INPUT DATA:
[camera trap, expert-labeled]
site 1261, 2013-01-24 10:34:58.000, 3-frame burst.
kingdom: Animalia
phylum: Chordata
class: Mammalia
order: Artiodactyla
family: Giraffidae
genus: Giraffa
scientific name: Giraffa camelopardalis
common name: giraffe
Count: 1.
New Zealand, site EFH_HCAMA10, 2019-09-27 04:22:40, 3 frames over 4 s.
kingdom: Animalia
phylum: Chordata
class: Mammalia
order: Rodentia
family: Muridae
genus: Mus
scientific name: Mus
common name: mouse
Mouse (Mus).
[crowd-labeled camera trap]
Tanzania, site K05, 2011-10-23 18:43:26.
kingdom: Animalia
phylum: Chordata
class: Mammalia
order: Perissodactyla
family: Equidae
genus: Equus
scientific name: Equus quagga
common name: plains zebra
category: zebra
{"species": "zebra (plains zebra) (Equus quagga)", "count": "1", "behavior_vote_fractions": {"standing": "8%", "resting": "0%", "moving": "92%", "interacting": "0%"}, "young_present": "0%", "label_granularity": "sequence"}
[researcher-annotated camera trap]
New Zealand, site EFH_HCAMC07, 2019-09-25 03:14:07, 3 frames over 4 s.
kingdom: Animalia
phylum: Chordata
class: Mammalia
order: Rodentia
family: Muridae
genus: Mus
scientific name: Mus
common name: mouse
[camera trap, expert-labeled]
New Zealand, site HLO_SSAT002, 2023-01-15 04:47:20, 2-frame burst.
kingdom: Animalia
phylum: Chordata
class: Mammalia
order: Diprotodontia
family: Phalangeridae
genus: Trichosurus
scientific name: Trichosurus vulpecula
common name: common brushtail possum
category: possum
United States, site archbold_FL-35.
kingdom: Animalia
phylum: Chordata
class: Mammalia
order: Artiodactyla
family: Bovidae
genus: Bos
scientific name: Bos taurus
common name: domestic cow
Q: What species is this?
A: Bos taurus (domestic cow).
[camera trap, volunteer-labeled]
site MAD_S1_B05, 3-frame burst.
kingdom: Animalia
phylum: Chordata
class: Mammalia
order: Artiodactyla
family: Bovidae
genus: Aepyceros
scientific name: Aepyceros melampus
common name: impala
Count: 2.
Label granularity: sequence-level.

ASSIGNMENT: What you retype should run from the first line of the entries above through the line containing "category: zebra", exactly and in full.

YOUR RESPONSE:
[camera trap, expert-labeled]
site 1261, 2013-01-24 10:34:58.000, 3-frame burst.
kingdom: Animalia
phylum: Chordata
class: Mammalia
order: Artiodactyla
family: Giraffidae
genus: Giraffa
scientific name: Giraffa camelopardalis
common name: giraffe
Count: 1.
New Zealand, site EFH_HCAMA10, 2019-09-27 04:22:40, 3 frames over 4 s.
kingdom: Animalia
phylum: Chordata
class: Mammalia
order: Rodentia
family: Muridae
genus: Mus
scientific name: Mus
common name: mouse
Mouse (Mus).
[crowd-labeled camera trap]
Tanzania, site K05, 2011-10-23 18:43:26.
kingdom: Animalia
phylum: Chordata
class: Mammalia
order: Perissodactyla
family: Equidae
genus: Equus
scientific name: Equus quagga
common name: plains zebra
category: zebra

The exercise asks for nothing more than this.